![](https://www.linda.nl/lindanl-assets/uploads/2025/01/28104543/Header_Persoonlijk_verhaal_L248.png)
Als haar dochter gaat studeren, ziet Isa (49) haar aftakelen. hoe dat komt, is lange tijd een raadsel. Tot die middag: “Ik haalde het huis overhoop en vond tweehonderd coke-envelopjes.”
“BUITEN ADEM KWAM IK AAN BIJ HET pandjeshuis: was er misschien onlangs een knap blond meisje geweest dat een gouden armband had ingebracht? Na even zoeken pakte de eigenaar een zak vol goud dat binnenkort zou worden omgesmolten, schudde de inhoud op de toonbank en jawel: daar lag oma’s armband. Het sieraad dat mijn overleden moeder altijd had gedragen, ik had geërfd en dat op den duur naar Felice zou gaan. Hoe kón ze? De man zei dat ik de armband terug mocht kopen en bij de pinautomaat voelde ik de woede, frustratie en het verdriet door mijn lijf gieren. Om de kilheid van haar daad. Om wat Felice mij had aangedaan, maar ook om wat ik háár had aangedaan. Want om haar te dwingen te vertellen wat er met de armband was gebeurd, had ik haar hand tegen me aangeklemd en één vinger zo ver achterovergedrukt dat ze uiteindelijk kermend de waarheid vertelde. Wat een kutzooi.

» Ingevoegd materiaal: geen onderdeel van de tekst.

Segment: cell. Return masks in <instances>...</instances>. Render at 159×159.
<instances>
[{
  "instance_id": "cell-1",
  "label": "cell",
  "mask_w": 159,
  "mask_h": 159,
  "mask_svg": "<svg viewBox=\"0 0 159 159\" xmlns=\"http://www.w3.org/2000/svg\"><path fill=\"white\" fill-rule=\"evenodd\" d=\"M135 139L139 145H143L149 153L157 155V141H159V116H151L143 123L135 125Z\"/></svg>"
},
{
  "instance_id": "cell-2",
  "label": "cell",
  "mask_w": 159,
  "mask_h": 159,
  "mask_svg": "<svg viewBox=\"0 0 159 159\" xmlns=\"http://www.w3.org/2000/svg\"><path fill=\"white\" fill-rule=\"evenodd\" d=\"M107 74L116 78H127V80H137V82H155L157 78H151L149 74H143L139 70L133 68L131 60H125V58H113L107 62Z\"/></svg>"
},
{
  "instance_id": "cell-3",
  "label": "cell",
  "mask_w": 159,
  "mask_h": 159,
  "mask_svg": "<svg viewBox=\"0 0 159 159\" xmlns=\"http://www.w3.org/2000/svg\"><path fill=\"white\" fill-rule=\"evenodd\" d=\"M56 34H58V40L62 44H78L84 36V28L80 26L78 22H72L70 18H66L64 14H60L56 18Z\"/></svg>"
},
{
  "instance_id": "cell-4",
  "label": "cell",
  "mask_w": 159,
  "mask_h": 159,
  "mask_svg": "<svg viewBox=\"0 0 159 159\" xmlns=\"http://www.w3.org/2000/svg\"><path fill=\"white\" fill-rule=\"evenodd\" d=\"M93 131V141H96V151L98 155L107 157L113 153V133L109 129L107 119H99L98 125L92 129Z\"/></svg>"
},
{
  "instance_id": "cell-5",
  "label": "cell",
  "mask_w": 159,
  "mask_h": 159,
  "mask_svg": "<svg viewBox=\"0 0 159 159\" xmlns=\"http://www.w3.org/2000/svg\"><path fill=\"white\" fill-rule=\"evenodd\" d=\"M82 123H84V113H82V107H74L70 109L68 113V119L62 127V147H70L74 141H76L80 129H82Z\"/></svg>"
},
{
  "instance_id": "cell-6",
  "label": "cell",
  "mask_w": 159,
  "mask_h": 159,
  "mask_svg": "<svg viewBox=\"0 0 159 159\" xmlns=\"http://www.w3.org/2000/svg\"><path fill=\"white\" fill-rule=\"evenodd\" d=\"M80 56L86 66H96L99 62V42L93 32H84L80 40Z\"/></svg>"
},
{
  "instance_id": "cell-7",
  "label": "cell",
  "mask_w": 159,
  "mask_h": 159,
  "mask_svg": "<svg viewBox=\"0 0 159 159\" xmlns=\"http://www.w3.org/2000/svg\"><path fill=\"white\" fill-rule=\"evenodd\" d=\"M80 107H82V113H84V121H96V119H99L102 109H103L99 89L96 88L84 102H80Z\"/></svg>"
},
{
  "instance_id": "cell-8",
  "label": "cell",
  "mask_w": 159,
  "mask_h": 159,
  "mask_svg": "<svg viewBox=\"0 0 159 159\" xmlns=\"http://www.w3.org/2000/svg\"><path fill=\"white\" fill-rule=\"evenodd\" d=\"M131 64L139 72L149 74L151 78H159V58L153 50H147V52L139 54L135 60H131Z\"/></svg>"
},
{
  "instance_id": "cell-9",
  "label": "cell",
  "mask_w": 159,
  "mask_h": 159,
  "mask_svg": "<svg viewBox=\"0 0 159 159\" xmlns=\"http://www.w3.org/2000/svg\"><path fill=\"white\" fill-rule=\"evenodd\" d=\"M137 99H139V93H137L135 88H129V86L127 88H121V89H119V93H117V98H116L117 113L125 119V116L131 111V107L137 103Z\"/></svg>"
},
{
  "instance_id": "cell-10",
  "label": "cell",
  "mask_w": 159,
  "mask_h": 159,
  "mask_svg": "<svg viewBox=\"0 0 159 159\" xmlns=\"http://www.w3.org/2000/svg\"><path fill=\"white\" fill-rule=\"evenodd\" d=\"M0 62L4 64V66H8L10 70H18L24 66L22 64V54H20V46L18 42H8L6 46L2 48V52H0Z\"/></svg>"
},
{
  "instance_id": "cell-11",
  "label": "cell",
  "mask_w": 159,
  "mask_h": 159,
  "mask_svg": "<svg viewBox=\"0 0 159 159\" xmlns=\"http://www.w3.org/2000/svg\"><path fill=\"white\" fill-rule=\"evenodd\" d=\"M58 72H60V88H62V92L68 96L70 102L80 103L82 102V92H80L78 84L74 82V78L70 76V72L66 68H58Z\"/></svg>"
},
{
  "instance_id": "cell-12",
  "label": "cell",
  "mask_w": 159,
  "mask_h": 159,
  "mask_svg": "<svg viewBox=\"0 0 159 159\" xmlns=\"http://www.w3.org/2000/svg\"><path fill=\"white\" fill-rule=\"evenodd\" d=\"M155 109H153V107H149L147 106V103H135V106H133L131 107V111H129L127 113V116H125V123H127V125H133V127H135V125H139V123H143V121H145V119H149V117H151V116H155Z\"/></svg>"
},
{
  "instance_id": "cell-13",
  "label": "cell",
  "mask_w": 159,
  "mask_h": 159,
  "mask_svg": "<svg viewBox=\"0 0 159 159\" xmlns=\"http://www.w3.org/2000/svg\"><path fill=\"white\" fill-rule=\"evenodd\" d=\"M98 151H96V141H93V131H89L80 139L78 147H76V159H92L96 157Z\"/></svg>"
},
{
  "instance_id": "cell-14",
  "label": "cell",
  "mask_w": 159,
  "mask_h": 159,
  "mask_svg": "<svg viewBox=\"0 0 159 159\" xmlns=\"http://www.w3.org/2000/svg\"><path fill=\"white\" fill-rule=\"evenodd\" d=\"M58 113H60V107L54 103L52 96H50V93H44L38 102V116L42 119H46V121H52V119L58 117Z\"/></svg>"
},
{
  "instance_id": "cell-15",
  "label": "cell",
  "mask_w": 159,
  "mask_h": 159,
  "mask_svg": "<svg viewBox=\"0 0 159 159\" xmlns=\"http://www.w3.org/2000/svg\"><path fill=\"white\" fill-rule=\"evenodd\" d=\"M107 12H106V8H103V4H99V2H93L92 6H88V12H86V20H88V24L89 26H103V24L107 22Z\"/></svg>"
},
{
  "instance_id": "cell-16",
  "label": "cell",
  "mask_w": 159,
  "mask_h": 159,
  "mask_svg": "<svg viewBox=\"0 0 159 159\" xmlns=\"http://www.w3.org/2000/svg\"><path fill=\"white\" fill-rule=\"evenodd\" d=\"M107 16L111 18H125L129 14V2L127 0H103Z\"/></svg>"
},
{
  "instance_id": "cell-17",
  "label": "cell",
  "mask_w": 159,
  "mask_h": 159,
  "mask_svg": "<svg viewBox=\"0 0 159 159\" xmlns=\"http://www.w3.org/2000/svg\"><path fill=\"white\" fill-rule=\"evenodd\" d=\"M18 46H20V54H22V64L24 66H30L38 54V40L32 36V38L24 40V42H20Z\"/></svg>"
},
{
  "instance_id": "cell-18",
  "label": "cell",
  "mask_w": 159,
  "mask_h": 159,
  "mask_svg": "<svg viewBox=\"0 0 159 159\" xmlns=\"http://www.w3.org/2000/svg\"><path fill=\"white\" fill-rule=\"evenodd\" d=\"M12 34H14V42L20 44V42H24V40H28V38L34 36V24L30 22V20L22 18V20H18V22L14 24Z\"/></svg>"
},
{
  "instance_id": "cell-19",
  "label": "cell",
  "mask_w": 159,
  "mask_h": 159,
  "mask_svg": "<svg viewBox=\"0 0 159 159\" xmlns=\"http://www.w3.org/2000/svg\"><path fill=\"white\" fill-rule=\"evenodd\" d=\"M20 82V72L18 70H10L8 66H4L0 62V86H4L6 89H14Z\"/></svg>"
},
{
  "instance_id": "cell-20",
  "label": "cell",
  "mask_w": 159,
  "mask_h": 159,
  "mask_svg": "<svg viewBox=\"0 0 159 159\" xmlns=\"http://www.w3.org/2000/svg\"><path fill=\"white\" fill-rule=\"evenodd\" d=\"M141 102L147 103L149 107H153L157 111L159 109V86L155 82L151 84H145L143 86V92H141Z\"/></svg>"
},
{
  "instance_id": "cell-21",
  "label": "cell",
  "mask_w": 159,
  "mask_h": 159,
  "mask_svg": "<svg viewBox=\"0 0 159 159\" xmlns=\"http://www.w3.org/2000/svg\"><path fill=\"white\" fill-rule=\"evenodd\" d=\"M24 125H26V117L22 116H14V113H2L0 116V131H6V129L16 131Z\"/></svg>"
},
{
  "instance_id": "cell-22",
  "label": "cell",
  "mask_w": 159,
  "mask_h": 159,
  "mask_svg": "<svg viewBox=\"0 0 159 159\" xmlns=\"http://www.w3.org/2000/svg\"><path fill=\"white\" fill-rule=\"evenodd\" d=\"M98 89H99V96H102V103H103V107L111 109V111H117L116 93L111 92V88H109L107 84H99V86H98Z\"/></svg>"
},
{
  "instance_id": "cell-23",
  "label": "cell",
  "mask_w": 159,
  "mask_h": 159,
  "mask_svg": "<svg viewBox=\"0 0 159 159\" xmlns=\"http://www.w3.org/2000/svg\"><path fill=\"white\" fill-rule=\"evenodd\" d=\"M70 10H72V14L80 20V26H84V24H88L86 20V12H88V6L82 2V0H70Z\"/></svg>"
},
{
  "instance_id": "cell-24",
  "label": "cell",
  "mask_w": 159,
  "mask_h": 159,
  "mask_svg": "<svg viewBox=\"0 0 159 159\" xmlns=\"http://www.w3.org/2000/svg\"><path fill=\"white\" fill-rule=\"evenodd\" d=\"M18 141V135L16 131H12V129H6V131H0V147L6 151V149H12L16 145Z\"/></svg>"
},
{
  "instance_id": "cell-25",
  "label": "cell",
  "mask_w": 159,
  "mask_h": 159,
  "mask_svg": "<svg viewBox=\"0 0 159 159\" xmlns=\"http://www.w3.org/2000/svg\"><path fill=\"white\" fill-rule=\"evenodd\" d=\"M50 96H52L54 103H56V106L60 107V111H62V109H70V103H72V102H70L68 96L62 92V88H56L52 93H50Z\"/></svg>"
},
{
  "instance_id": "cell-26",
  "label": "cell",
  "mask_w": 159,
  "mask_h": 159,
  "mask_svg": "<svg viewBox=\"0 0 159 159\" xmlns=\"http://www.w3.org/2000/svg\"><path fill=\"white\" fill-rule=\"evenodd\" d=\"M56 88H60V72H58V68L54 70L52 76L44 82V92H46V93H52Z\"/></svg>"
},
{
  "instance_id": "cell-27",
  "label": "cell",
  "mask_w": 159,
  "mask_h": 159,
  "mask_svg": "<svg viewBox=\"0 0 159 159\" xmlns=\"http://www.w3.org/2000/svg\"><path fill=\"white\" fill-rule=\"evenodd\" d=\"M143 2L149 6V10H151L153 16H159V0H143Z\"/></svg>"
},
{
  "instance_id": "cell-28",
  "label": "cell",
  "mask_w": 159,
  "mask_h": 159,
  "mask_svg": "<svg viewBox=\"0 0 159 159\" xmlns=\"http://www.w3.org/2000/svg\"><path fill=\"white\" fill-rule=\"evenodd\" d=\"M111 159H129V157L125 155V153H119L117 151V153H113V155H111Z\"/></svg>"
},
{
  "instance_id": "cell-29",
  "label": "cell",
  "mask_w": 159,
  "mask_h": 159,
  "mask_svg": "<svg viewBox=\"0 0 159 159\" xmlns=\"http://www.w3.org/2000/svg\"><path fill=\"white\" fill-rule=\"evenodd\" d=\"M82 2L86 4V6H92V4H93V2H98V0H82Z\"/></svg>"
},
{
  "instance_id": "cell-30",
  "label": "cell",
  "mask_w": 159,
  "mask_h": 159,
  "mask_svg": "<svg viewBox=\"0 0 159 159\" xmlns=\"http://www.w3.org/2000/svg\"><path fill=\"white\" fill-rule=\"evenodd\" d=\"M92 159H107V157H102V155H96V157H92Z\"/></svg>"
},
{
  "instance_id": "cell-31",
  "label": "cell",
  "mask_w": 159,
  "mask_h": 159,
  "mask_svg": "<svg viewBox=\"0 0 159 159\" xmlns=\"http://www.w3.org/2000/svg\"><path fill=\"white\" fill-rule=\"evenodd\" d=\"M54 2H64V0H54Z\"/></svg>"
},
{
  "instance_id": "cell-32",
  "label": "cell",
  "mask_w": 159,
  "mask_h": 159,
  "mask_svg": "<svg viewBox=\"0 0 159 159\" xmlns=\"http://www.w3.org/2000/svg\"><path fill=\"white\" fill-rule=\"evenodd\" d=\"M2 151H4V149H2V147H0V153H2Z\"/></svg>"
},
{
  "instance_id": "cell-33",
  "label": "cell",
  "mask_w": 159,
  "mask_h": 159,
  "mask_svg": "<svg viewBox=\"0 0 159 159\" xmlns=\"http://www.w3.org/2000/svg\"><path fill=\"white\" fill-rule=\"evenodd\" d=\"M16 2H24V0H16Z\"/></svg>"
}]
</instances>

Het klinkt stom, maar dat wij met ons gewone, gelukkige gezin te maken zouden krijgen met een verslaafd kind – dat had ik niet zien aankomen. Mijn man Marc en ik zijn al decennia samen. We werken beiden als zelfstandig ondernemer en hebben drie mooie kinderen van veertien, zeventien en 21. Felice is de oudste: een nieuwsgierig meisje, altijd al dol op experimenteren, dat dwars tegen ons drankverbod inging. Als we het over drugs hadden, zei ze achteloos dat ze weleens een pilletje nam, maar dat het haar niet boeide. Dat vond ik niet gek. Ik heb nooit drugs gebruikt en drink nauwelijks. Misschien omdat ik altijd op hoog niveau gesport heb. ‘Mama bleu’, was ik. Maar ook die heeft voelsprieten.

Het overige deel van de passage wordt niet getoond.